**Problem description**
Put the lines of the listing below into a Markdown table with the columns "No." and "Line," starting at the line that contains "What distance can" and ending at the last line of the listing. Number each row and leave out blank lines.

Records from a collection
------------------------------------------------------------------------
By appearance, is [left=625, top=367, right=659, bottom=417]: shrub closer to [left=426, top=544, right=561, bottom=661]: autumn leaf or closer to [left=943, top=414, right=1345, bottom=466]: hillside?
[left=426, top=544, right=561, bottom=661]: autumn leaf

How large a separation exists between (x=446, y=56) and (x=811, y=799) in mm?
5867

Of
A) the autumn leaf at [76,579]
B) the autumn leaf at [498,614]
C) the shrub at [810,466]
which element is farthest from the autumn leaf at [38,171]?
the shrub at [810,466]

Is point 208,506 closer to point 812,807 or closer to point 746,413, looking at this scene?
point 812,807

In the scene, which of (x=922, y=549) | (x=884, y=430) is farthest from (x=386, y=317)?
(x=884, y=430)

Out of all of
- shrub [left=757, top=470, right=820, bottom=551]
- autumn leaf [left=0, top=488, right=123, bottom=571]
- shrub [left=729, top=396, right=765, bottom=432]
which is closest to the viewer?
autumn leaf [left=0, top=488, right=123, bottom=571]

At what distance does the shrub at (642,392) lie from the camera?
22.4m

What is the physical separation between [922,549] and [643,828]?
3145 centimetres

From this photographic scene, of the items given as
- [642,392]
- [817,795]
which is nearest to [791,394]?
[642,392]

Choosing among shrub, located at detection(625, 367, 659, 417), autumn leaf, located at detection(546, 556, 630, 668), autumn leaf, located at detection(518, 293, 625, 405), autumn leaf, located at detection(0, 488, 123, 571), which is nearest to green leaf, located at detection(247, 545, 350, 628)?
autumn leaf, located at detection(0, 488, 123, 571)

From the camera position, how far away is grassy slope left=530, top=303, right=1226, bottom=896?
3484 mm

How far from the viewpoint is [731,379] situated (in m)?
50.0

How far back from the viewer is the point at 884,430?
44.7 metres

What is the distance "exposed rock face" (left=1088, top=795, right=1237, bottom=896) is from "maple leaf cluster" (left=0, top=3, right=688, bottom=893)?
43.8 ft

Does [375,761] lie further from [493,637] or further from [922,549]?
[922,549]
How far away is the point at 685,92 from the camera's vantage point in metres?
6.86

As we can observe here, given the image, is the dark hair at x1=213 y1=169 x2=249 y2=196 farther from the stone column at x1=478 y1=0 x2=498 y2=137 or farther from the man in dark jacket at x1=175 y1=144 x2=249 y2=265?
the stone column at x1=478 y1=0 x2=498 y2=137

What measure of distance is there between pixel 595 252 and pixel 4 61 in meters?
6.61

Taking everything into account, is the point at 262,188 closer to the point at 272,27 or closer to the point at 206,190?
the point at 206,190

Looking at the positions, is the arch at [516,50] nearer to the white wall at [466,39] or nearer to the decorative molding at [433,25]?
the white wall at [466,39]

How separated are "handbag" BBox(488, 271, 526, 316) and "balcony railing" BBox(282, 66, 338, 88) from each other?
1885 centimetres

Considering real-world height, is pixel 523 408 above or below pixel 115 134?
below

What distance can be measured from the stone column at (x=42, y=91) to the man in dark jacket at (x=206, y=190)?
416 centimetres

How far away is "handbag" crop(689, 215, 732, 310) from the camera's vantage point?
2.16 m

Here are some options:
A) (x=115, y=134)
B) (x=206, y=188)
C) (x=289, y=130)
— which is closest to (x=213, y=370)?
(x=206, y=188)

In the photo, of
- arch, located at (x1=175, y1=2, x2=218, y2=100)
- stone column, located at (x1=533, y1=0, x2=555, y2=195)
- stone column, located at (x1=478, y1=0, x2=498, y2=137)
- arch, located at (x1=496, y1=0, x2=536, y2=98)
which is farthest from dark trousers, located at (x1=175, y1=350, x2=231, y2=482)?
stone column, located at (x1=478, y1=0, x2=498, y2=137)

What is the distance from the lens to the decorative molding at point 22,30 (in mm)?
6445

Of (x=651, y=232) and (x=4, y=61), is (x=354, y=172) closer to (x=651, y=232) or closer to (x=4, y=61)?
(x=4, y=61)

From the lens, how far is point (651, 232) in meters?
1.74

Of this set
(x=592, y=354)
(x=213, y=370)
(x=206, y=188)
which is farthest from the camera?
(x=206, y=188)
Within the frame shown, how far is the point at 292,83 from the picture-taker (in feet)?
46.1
------------------------------------------------------------------------
**Expected output**
| No. | Line |
|---|---|
| 1 | What distance can be measured from the stone column at (x=42, y=91) to the man in dark jacket at (x=206, y=190)? |
| 2 | 416 centimetres |
| 3 | How far away is "handbag" crop(689, 215, 732, 310) from the camera's vantage point? |
| 4 | 2.16 m |
| 5 | Here are some options: |
| 6 | A) (x=115, y=134) |
| 7 | B) (x=206, y=188) |
| 8 | C) (x=289, y=130) |
| 9 | — which is closest to (x=213, y=370)? |
| 10 | (x=206, y=188) |
| 11 | In the photo, of |
| 12 | - arch, located at (x1=175, y1=2, x2=218, y2=100) |
| 13 | - stone column, located at (x1=533, y1=0, x2=555, y2=195) |
| 14 | - stone column, located at (x1=478, y1=0, x2=498, y2=137) |
| 15 | - arch, located at (x1=496, y1=0, x2=536, y2=98) |
| 16 | which is farthest from dark trousers, located at (x1=175, y1=350, x2=231, y2=482)? |
| 17 | stone column, located at (x1=478, y1=0, x2=498, y2=137) |
| 18 | What is the distance from the lens to the decorative molding at point 22,30 (in mm)? |
| 19 | 6445 |
| 20 | Of (x=651, y=232) and (x=4, y=61), is (x=354, y=172) closer to (x=651, y=232) or closer to (x=4, y=61)? |
| 21 | (x=4, y=61) |
| 22 | From the lens, how far is point (651, 232) in meters? |
| 23 | 1.74 |
| 24 | Of this set |
| 25 | (x=592, y=354) |
| 26 | (x=213, y=370) |
| 27 | (x=206, y=188) |
| 28 | which is farthest from the camera? |
| 29 | (x=206, y=188) |
| 30 | Within the frame shown, how far is the point at 292,83 from the picture-taker (in feet)? |
| 31 | 46.1 |